Selain Thomas, dua nama lain yang mengikuti proses seleksi adalah Kepala Departemen Kebijakan Sistem Pembayaran BI Dicky Kartikoyono dan Kepala Departemen Kebijakan Makroprudensial BI Solikin M. Juhro. Ketiganya dinilai memiliki kapasitas teknis yang kuat, namun dukungan politik fraksi-fraksi DPR akhirnya mengerucut pada Thomas.

Ketua Komisi XI DPR RI Mukhamad Misbakhun menyatakan delapan fraksi yang ada di komisi telah mencapai kesepakatan bersama. Hasil keputusan itu akan dibawa ke rapat paripurna DPR untuk disahkan secara resmi, menggantikan Juda Agung yang sebelumnya mengundurkan diri pada 13 Januari 2026.

Menurut Misbakhun, kemampuan Thomas membangun penerimaan lintas fraksi menjadi salah satu faktor penting. Selain itu, gagasan kebijakan yang ia tawarkan dianggap relevan dalam menjawab tantangan pertumbuhan ekonomi ke depan. Ia juga menekankan bahwa proses politik memang menuntut konsolidasi agar arah kebijakan berjalan selaras.

Penunjukan ini sekaligus menempatkan Thomas—yang akrab disapa Tommy—di posisi strategis di bank sentral. Sejumlah pengamat menilai jabatan Deputi Gubernur bisa menjadi pijakan penting menuju kursi Gubernur BI di masa mendatang, mengingat masa jabatan Perry Warjiyo akan berakhir pada Mei 2028. Jejak sejarah keluarga pun ikut disorot, karena ayah Thomas, Soedradjad Djiwandono, pernah memimpin BI pada periode sebelumnya.

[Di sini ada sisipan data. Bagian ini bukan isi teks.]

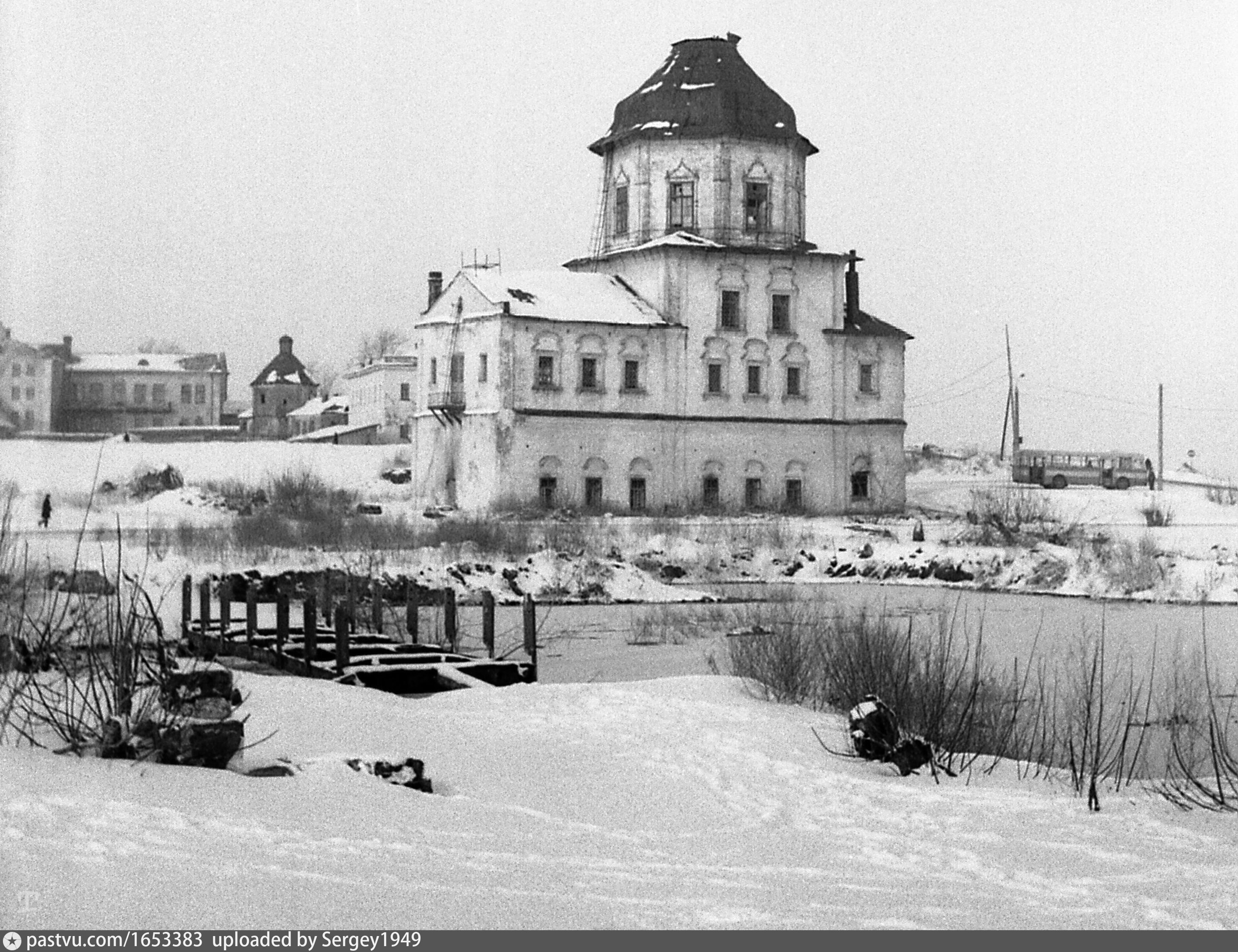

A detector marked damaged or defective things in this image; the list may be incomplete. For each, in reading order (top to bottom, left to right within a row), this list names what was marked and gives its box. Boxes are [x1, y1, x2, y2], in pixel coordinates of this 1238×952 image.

broken window [616, 184, 629, 236]
broken window [668, 181, 698, 229]
broken window [742, 182, 763, 234]
broken window [723, 290, 737, 332]
broken window [767, 293, 787, 334]
broken window [535, 354, 554, 389]
broken window [579, 354, 599, 389]
broken window [619, 356, 638, 391]
broken window [537, 473, 557, 510]
broken window [581, 475, 602, 512]
broken window [629, 475, 649, 512]
broken window [703, 473, 723, 510]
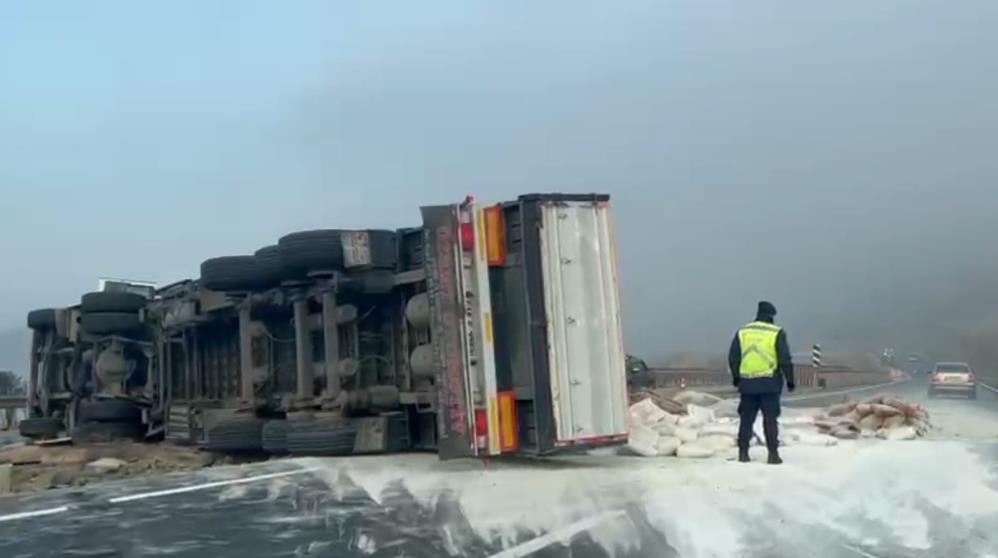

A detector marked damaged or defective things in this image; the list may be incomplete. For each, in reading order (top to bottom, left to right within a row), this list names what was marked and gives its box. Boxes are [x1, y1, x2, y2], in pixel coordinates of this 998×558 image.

overturned semi-truck [21, 195, 624, 462]
exposed truck undercarriage [19, 195, 628, 462]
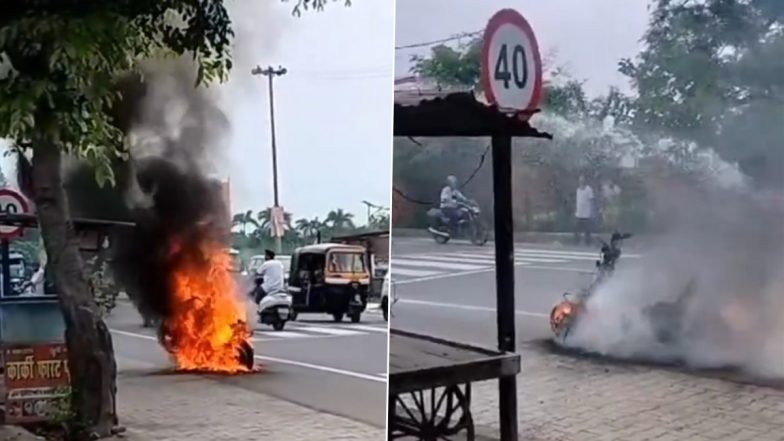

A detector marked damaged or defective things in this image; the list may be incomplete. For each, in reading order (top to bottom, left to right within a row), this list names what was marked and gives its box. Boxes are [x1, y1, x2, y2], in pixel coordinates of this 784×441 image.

charred scooter body [426, 200, 486, 246]
scooter burnt frame [390, 88, 552, 436]
charred scooter body [548, 232, 632, 342]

Di sisi lain, latar belakang keluarga Thomas sebagai keponakan Presiden Prabowo Subianto memunculkan perbincangan publik soal potensi gangguan terhadap independensi BI. Menanggapi hal tersebut, Thomas menegaskan bahwa pendekatan kebijakan yang ia bawa justru menempatkan independensi bank sentral sebagai prinsip utama.

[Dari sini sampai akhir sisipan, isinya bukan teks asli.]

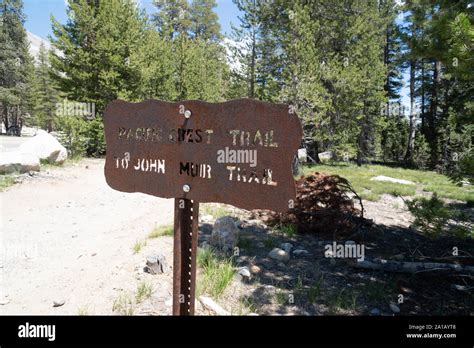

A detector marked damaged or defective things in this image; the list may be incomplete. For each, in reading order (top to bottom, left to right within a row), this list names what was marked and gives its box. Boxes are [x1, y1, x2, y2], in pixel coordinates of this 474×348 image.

rusty metal trail sign [104, 98, 304, 316]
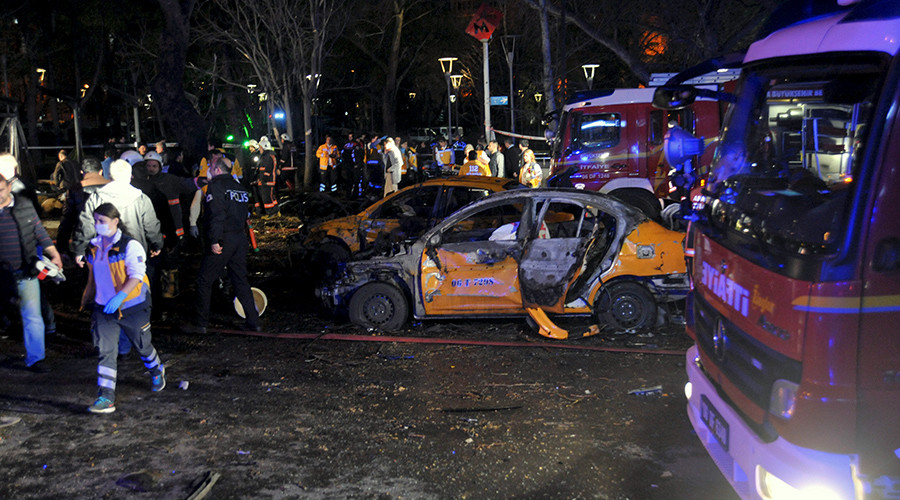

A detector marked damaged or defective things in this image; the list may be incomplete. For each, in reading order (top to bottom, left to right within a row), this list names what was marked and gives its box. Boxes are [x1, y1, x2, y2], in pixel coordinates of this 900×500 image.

burned car [300, 178, 520, 268]
burned car [316, 188, 688, 340]
wrecked second car [316, 188, 688, 340]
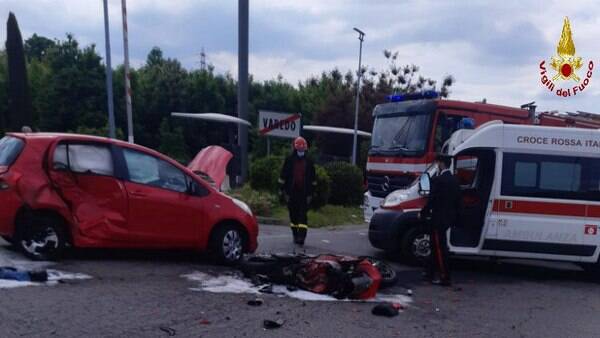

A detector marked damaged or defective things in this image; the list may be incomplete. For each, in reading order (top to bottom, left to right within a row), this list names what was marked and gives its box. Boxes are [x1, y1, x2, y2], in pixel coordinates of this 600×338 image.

crumpled car hood [189, 144, 233, 189]
damaged red car [0, 133, 255, 264]
destroyed motorcycle [239, 252, 398, 300]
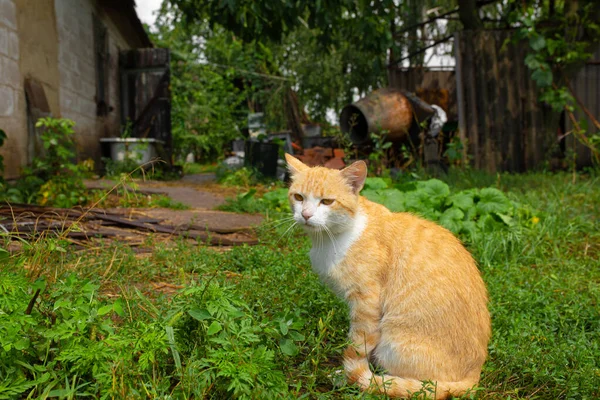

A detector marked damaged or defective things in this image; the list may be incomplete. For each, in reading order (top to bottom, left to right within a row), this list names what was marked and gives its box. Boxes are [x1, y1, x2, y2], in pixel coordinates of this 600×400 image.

rusty barrel [340, 87, 434, 144]
rusty metal tank [340, 87, 434, 145]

Ia memperkenalkan kerangka strategi bertajuk GERAK yang mencakup lima fokus, yakni penguatan tata kelola kebijakan yang kredibel, peningkatan efektivitas kebijakan, penguatan ketahanan sistem keuangan, percepatan sinergi fiskal–moneter–sektor keuangan, serta kelanjutan transformasi keuangan. Menurutnya, kelima aspek itu dirancang untuk mendorong pertumbuhan ekonomi yang berkelanjutan dengan pendekatan adaptif.

Thomas menegaskan seluruh strategi akan dijalankan secara hati-hati, terukur, dan tetap dalam mandat BI sebagai lembaga independen. Ia juga menyoroti langkah pribadinya untuk menjaga jarak dari aktivitas politik praktis. Ia mengungkap telah mundur dari posisi Bendahara Umum Partai Gerindra sejak Maret 2025 dan resmi bukan lagi anggota partai tersebut per 31 Desember 2025.

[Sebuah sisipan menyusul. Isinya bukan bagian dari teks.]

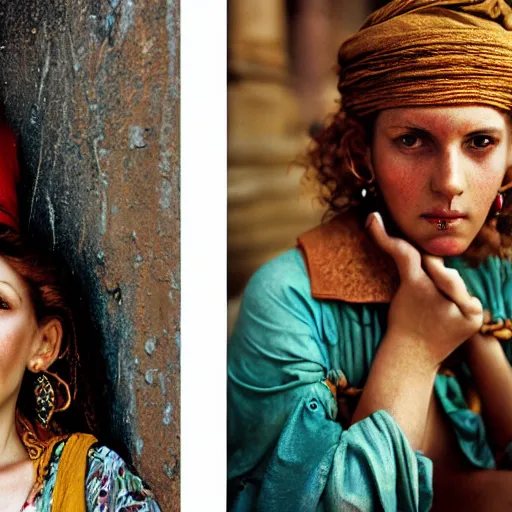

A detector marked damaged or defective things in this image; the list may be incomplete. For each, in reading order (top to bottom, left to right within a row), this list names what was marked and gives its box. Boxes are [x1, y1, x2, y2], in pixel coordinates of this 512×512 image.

rusted metal wall [0, 0, 180, 508]
peeling paint surface [0, 1, 180, 508]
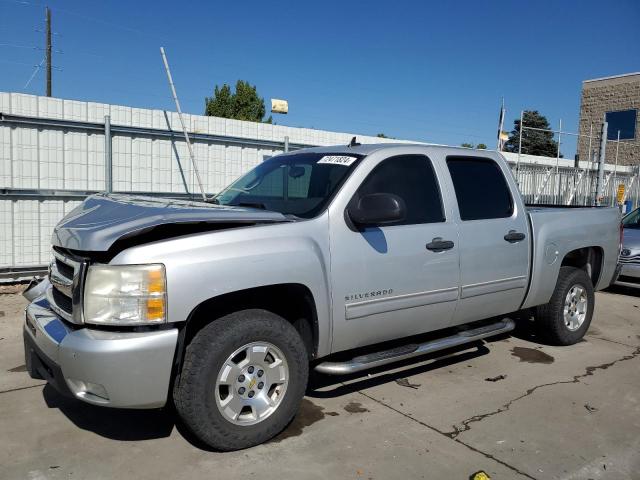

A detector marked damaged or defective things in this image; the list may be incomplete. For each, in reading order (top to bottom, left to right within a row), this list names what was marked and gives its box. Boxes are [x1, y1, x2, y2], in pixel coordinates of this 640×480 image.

damaged hood [52, 192, 290, 251]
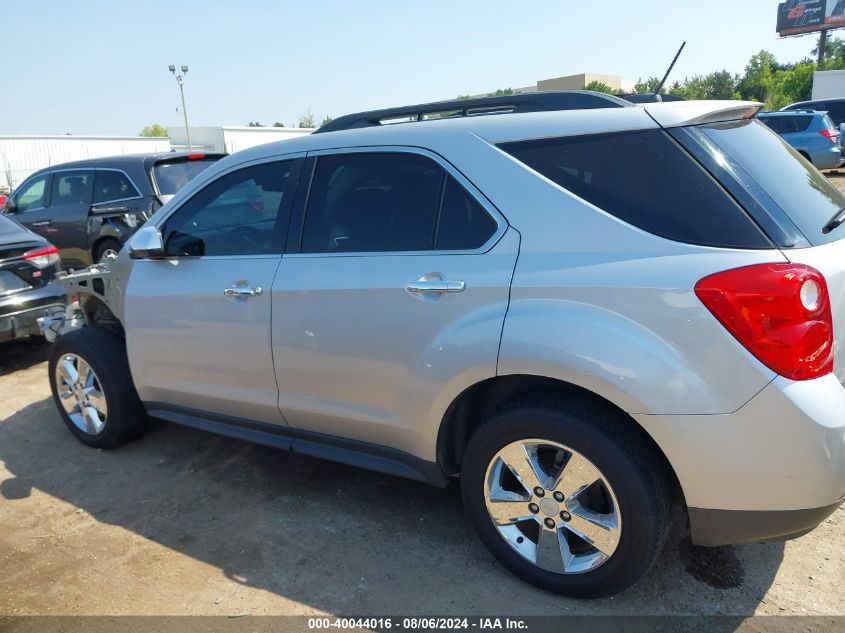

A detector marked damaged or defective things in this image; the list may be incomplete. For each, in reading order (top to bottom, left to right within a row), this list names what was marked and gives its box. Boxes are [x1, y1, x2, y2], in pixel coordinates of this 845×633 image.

damaged vehicle [2, 152, 224, 268]
damaged vehicle [41, 92, 844, 596]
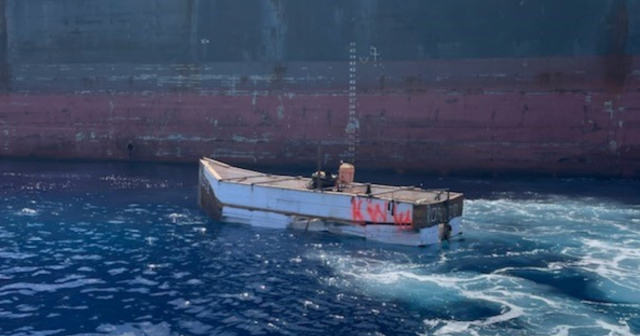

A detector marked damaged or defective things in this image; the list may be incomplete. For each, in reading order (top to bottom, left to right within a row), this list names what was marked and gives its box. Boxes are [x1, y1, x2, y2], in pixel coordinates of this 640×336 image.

rusty ship hull [0, 0, 636, 177]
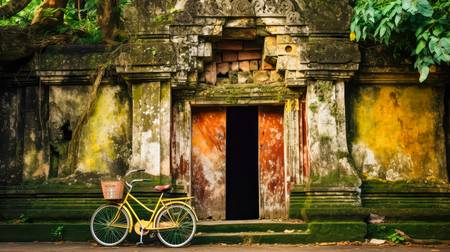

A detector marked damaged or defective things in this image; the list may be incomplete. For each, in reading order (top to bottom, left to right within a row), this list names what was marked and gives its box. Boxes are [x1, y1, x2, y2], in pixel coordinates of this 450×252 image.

rusty orange door [191, 107, 227, 220]
rusty orange door [258, 105, 284, 218]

Langkah itu, katanya, merupakan bentuk komitmen profesional sekaligus penegasan bahwa tugas di bank sentral harus dijalankan tanpa intervensi politik. Dengan keputusan DPR yang tinggal menunggu pengesahan paripurna, Thomas bersiap memasuki babak baru peran strategis di jantung kebijakan moneter Indonesia.